Incredibile, quell'albero era davvero vivo! No, tutte le piante sono vive, ma quell'albero non era solo vivo, poteva muoversi! E parlare! E poi... conosceva sua nonna e sapeva persino che era morta???
"Sì, purtroppo la nonna è morta due settimane fa..." rispose finalmente Silvia, riuscendo dopo un po' a dominare l'emozione "Era molto malata..."
  "Capisco. Mi dispiace molto, dovevi volerle molto bene: quando mi hai toccata ho sentito tutta la tua tristezza... Ora però non possiamo perdere troppo tempo, ti spiegherò dopo, dobbiamo andare: perciò fammi un favore, prendi quell'ascia che si trova piantata nel terreno fra le mie radici!"
   Sivia guardò a terra e trovò ciò che l'albero le aveva chiesto. C'era un'ascia piantata in terra, ma non era un'ascia qualsiasi: era d'oro, con due lame, con al centro strani ghirigori, che avrebbero potuto essere semplici decorazioni ma anche un'iscrizione fatta in una lingua antica e sconosciuta. Anche il manico era d'oro, decorato con smeraldi, rubini e zaffiri. Barbara sarebbe rimasta affascinata ed avrebbe subito pensato che doveva valere una fortuna. L'ascia di Jatek?

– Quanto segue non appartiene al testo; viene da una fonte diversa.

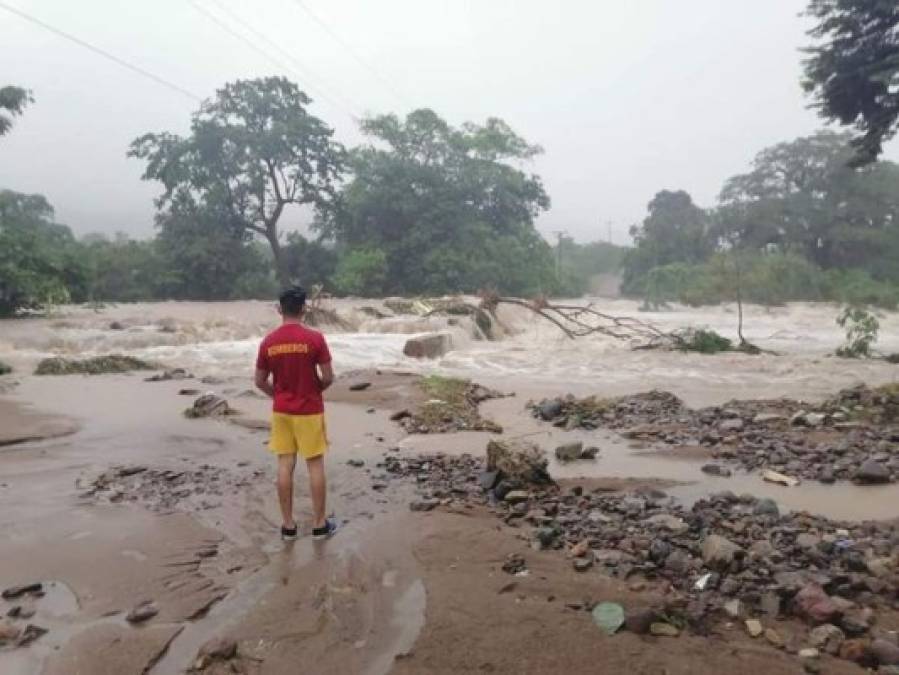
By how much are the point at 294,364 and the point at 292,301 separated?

   Un po' a fatica la sollevò e la mostrò alla sua improbabile interlocutrice.
  " Quella che stai impugnando è l'ascia di Jatek" disse la quercia, anticipando la sua domanda "Ora piantamela nel tronco!"
  "Devo... piantartela nel tronco???"
  "Sì, e con tutta la forza che hai, solo così si aprirà il varco!"
  "Ho capito, ma così tu..."
  "Non preoccuparti, non morirò di certo per un solo colpo, grande e grossa come sono! Vuoi conoscere la verità, no? Allora non esitare!"

    Silvia rimase per un po' immobile, guardando incerta l'albero, poi l'ascia, poi di nuovo l'albero. "L'ascia di Jatek sarà lo strumento, l'ascia di Jatek ti condurrà..." dunque a questo si riferiva la nonna, non stava affatto delirando! E grazie ad essa tutto le sarebbe stato chiaro: come faceva la nonna a conoscere quella misteriosa quercia della quale non le aveva mai parlato e che però l'aspettava, dove l'avrebbe condotta quel varco, a quali altri incredibili segreti, e quali decisioni importanti avrebbe dovuto mai prendere in seguito. Però per scoprire tutto ciò avrebbe dovuto ferire una creatura vivente, cosa che non aveva mai fatto, in alcun modo, anche quando era molto piccola: persino per indurla a mangiare la carne a tavola i suoi avevano dovuto sempre costringerla più volte, arrendendosi solo di recente al fatto che i suoi non erano semplici capricci e provava realmente dolore per la sorte di quelle creature. Era un prezzo troppo alto, non avrebbe mai potuto pagarlo! Perciò pazienza, non sarebbe stato poi così terribile continuare la sua solita vecchia vita. Anche la nonna l'avrebbe compresa. Sospirò e rimise l'ascia dov'era.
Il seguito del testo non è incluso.